Nothing but the line with "Could you tell which of" and the lines after it, through the end of the records below, is to be repeated, exactly as it is.

### Rows of spatial question data
□ □ □ □

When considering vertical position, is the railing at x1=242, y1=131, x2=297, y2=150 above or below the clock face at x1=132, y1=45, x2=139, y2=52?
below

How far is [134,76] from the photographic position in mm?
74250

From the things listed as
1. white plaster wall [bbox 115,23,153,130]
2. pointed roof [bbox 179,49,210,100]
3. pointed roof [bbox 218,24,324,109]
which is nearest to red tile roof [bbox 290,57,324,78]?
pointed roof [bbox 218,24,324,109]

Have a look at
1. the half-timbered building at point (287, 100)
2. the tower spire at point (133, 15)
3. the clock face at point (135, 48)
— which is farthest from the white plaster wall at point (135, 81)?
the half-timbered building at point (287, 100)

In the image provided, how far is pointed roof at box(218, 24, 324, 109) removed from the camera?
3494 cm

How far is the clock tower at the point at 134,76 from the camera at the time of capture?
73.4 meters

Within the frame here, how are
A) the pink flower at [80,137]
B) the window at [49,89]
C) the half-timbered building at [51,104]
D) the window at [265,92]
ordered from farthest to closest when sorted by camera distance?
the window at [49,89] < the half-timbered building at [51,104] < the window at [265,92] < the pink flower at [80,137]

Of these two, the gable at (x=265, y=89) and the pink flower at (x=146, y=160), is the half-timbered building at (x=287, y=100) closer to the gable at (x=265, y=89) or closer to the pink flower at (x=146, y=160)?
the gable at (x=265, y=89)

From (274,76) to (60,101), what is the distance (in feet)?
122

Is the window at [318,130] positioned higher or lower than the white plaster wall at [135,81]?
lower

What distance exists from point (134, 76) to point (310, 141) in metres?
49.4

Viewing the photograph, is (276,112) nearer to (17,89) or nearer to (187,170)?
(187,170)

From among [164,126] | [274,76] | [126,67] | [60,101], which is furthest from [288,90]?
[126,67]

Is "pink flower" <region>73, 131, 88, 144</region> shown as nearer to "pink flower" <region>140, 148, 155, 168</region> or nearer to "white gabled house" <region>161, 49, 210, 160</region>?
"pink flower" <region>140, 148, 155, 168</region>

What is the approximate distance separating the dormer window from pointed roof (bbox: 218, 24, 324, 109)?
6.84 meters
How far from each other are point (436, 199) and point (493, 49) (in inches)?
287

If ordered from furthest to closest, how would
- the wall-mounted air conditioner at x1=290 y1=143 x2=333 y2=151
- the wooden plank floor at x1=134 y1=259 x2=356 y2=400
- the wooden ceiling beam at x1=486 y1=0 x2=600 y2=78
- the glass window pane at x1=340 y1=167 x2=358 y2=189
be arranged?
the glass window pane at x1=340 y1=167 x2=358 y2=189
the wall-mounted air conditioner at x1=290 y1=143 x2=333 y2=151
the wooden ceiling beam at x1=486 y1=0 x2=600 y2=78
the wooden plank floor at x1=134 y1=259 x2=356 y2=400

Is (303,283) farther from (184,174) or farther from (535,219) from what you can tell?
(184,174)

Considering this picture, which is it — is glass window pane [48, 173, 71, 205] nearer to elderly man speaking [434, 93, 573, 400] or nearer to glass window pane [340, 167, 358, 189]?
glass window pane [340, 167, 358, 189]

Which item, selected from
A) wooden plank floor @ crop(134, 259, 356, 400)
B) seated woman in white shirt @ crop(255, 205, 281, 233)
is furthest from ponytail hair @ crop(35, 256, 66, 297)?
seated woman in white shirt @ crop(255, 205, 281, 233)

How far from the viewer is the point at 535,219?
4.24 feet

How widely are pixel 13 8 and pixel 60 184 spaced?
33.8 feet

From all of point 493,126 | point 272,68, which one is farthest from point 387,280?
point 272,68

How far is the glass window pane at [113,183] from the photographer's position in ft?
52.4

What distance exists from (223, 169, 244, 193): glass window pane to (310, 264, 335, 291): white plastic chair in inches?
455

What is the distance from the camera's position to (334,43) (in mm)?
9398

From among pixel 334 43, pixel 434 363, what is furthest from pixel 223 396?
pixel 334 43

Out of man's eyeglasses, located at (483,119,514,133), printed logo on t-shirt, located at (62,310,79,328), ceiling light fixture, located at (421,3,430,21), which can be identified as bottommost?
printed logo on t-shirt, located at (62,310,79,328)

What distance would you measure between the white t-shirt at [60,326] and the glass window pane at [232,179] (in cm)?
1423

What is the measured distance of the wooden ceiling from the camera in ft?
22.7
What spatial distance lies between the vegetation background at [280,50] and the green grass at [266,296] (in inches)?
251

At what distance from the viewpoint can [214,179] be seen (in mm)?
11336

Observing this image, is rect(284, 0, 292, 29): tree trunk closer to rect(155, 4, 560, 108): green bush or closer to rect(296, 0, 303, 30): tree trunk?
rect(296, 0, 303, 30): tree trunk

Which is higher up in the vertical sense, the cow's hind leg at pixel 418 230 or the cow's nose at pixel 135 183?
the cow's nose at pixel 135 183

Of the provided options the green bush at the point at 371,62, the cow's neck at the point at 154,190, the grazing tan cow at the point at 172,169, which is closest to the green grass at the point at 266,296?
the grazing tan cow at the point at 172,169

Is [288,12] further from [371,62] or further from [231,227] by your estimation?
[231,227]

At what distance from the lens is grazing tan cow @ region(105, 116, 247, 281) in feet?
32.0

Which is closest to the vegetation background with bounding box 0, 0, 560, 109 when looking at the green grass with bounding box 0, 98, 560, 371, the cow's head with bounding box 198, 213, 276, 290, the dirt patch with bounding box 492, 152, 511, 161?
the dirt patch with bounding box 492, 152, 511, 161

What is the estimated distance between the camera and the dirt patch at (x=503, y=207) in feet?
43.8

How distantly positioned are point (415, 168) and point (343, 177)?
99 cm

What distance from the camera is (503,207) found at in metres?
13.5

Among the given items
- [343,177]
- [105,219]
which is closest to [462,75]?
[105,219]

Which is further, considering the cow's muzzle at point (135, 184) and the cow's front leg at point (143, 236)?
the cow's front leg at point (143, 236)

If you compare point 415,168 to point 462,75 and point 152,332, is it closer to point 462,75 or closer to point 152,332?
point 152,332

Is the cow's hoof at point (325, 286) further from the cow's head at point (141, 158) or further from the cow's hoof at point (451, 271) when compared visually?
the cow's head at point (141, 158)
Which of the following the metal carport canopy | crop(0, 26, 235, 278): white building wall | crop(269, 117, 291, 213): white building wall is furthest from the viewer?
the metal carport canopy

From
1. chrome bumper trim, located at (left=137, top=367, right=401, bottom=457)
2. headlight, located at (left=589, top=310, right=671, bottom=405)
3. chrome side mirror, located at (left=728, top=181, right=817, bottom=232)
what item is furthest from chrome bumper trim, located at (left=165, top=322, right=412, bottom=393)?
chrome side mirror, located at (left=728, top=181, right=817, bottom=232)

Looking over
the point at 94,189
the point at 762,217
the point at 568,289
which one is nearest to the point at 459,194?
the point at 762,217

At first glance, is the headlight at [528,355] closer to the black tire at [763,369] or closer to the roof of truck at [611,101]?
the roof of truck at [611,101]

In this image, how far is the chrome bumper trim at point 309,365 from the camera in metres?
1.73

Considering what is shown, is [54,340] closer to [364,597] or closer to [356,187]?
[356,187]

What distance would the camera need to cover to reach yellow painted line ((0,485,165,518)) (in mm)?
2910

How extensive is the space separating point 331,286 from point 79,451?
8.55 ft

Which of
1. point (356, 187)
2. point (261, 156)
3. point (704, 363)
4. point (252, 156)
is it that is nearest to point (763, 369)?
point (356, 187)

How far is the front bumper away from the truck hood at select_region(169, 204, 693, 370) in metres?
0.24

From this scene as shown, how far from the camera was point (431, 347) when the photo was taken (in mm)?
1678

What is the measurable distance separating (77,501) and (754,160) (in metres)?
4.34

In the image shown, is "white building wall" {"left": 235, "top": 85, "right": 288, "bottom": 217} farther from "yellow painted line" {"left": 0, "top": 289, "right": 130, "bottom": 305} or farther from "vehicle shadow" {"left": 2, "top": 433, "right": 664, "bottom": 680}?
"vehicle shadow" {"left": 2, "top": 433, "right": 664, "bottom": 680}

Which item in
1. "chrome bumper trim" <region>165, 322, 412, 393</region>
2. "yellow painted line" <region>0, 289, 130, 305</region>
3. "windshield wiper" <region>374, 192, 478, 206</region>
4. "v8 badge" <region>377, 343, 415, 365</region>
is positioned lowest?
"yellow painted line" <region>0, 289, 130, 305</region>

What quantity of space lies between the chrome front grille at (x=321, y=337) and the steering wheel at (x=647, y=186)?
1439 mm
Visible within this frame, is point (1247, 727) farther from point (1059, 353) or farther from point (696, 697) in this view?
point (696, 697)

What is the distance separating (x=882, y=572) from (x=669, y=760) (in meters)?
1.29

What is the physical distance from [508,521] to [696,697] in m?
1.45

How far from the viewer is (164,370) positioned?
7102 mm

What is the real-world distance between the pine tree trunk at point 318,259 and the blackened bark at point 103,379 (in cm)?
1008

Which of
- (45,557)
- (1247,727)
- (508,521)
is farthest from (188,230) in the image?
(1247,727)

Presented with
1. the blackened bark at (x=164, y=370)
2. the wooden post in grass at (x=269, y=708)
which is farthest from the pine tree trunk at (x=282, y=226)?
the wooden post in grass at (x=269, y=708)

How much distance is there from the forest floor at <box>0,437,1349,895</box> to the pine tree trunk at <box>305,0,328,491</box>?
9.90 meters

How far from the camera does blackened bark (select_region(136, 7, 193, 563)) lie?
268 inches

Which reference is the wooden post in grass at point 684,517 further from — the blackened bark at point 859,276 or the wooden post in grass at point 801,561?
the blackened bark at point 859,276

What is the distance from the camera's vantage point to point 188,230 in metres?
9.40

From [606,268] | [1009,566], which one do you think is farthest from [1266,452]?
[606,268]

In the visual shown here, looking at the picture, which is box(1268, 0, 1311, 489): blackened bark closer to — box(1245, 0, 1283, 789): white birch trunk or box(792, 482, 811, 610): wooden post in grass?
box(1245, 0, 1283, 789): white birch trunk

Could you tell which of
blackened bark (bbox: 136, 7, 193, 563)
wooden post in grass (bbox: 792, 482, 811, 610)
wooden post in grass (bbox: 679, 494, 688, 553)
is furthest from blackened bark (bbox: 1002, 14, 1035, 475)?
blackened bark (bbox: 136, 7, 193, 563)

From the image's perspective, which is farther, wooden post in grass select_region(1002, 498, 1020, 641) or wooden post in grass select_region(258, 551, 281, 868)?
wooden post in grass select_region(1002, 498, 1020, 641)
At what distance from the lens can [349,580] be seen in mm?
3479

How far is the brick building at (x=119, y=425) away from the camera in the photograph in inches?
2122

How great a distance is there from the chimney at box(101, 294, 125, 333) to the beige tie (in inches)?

□ □ □ □

### Correct result
Could you tell which of
blackened bark (bbox: 136, 7, 193, 563)
wooden post in grass (bbox: 792, 482, 811, 610)
wooden post in grass (bbox: 679, 494, 688, 553)
is furthest from blackened bark (bbox: 1002, 14, 1035, 475)?
blackened bark (bbox: 136, 7, 193, 563)

From the image's perspective, which is farther, wooden post in grass select_region(1002, 498, 1020, 641) or wooden post in grass select_region(258, 551, 281, 868)?
wooden post in grass select_region(1002, 498, 1020, 641)
At what distance from the lens can [349,580] be seen in mm?
3479

How far is the brick building at (x=119, y=425) away from the camera in the photograph in inches?
2122

How great a distance is there from the chimney at box(101, 294, 125, 333) to the beige tie (in inches)?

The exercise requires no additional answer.